Seraphina offered a soft, understanding smile. "I never was either."

They sat in silence for a moment. Outside, the wind moved through the trees, brushing the glass panels of the sunroom with gentle rustling. The sound used to soothe Aira. Now it barely registered.

Her violet eyes flicked toward the woman in front of her.

Every detail — every slight movement, every breath — was being catalogued in her mind. She wasn't trying to be cold. It was instinct, built over years of training. She didn't trust easily. Couldn't afford to. And this woman — her mother — was still unfamiliar, despite the way her presence tugged at something fragile inside Aira's chest.
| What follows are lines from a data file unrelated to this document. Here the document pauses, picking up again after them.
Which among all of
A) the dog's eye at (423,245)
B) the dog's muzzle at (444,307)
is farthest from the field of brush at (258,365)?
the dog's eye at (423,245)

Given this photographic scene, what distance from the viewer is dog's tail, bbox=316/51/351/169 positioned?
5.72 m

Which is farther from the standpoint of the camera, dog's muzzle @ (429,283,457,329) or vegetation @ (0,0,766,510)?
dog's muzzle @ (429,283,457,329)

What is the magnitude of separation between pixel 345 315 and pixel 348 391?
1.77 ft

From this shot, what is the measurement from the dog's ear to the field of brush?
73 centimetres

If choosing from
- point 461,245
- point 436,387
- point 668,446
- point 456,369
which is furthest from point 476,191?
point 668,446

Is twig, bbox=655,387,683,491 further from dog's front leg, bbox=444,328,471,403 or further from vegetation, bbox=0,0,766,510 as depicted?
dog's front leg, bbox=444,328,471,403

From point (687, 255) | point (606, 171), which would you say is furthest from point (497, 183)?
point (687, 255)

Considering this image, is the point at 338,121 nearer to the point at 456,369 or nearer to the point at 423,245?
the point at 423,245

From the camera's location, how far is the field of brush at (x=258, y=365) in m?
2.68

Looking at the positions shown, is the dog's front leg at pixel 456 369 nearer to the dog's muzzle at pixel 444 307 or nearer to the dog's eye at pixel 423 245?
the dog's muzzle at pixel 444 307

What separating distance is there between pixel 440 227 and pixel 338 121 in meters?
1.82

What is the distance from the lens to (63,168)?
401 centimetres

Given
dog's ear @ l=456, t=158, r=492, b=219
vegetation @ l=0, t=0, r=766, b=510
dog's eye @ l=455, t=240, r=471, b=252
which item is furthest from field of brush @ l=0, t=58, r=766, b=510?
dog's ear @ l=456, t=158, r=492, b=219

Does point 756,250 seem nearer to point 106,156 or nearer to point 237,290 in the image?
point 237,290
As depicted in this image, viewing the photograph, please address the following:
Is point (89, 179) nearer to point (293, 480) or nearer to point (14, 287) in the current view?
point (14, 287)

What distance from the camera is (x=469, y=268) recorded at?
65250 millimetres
Seraphina broke the silence first. "Your home is beautiful. Peaceful."

"It was my grandmother's," Aira replied.

"She raised you well," Seraphina said quietly.

Aira's eyes narrowed slightly. "She did more than that. She protected me. Fed me. Taught me. She didn't need to, but she did."

Seraphina nodded, her gaze dropping briefly. "I owe her more than I can ever repay."

Aira sipped her tea. Jasmine and mint. Light. Sharp.

"She never told me anything. About who I was. Where I came from. Not even a clue," Aira said.

"She wanted to," Seraphina murmured. "We asked her not to. At first. Then she… she agreed it would be safer. That it was better to let you grow without the weight of our world on your shoulders. Until you were ready."

Aira set her cup down with a soft clink.

"She died before I could ask her anything," she said. "And now I have answers I'm not sure I want."

Seraphina's hand trembled slightly on the rim of her teacup.

"I don't expect anything from you, Aira," she said gently. "I didn't come here to take the place of the woman who raised you. I can't. I just… I want to know you. Even if only a little."

Aira looked at her — really looked.

This wasn't a woman playing the part of a grieving mother. This wasn't rehearsed.

It was raw.

And in that moment, something inside her — small, silent — softened.

"I don't know you," Aira said honestly.

"I know," Seraphina whispered.

"But I might want to," Aira added, after a beat.

Seraphina's eyes filled, but she blinked the tears back. She nodded, almost too fast.

"That's more than I hoped for," she said.

They sat together in the quiet, the steam from their cups rising between them.

And for the first time since the fire eighteen years ago, mother and daughter began the long, uncertain road back to each other.